Headers properties should be case insensitive.
HTTP Header names are case insensitive. Swagger specification enforce to be case sensitive all field names without exceptions.
All field names in the specification are case sensitive.
Parameter names are case sensitive.
The specification should clarify headers names are case insensitive and must be validated in that way.
So the following schema:
"parameters": [
{
"name": "petId",
"in": "heaer",
"type": "string"
}
]
"headers": {
"X-Rate-Limit-Limit": {
"description": "The number of allowed requests in the current period",
"type": "integer"
}
}
Should be validate these headers as valid headers:
headers: [
"PETID",
"x-rate-limit-limit"
]
From a spec standpoint, there's really no issue. This is more around the processing of requests, which is out of the scope of the spec. Are there multiple places in the spec where a header is referenced (I couldn't think of it, but maybe I'm missing it)? Even if so, the intent of case sensitivity rules in RFC7230 is in regards to processing requests. IMO adding this exception to the spec simply adds unnecessary complexity to parsers. The spec should be case consistent any any references.
There's an edge case where you can define two header parameters with the same names only with different cases. While valid for other parameter types, it's conceptually invalid for header parameters. Don't think this needs to be addressed by the spec though, it's more of a user error in that case. Just putting it on the table here.
I'm on the fence about this. On the one hand, I agree with @Maks3w because most libraries I've ever used seem to work this way. On the other hand, I agree @jasonh-n-austin that consistency is more important than anything. I just don't see why anyone would use PetId in one place and petid or any other permutation elsewhere. Regardless of "who wins", in the end this is really a tooling thing.
I agree with @webron that making uniqueness case-insensitive when specifying parameters makes some sense, but probably isn't that high priority.
I guess I could see some argument that if you're using the OpenAPI Spec to validate incoming requests, case sensitivity could be an issue. However, that's still not a spec issue, that's on whatever implementation isn't following RFC7230 on header handling.
Perhaps a 'caveat' in the spec might be useful to guide implementers.
I think it should be spec'ed that headers need to be canonicalized. It should at the very least trigger a validation warning by the tools, consistently.
Hi @jharmn,
Would like to know the conclusion of this discussion. We have the same concern where the java-library in [1] has been used, which is built based on the OpenAPI specification.

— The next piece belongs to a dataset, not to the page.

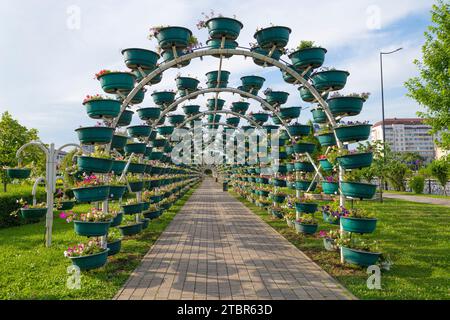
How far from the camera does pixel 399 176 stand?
31172 millimetres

As per the Hypertext Transfer Protocol specification in [2] :
4.2 Message Headers
Field names are case-insensitive.
As per the OpenAPI specification v3.0 in [3] :
All field names in the specification are case sensitive. This includes all fields that are used as keys in a map, except where explicitly noted that keys are case insensitive.

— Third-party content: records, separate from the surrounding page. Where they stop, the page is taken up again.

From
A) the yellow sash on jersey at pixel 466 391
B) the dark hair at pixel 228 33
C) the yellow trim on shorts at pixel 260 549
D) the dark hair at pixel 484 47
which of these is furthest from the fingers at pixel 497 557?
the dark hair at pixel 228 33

header - Custom headers that are expected as part of the request. Note that RFC7230 states header names are case insensitive.
So that the OpenAPI specification not expecting to validate header names, case-sensitively. Rather stating to validate case-insensitively. Please verify.
[1] https://bitbucket.org/atlassian/swagger-request-validator/src/swagger-request-validator-2.3.0/ [2] https://tools.ietf.org/html/rfc2616#section-4.2 [3] https://swagger.io/specification/
Thanks Indunil
Headers have been noted as case-insensitive in the spec for a while, and issue #2785 tracks adding a top-level comment, so I'm closing this issue in favor of that one.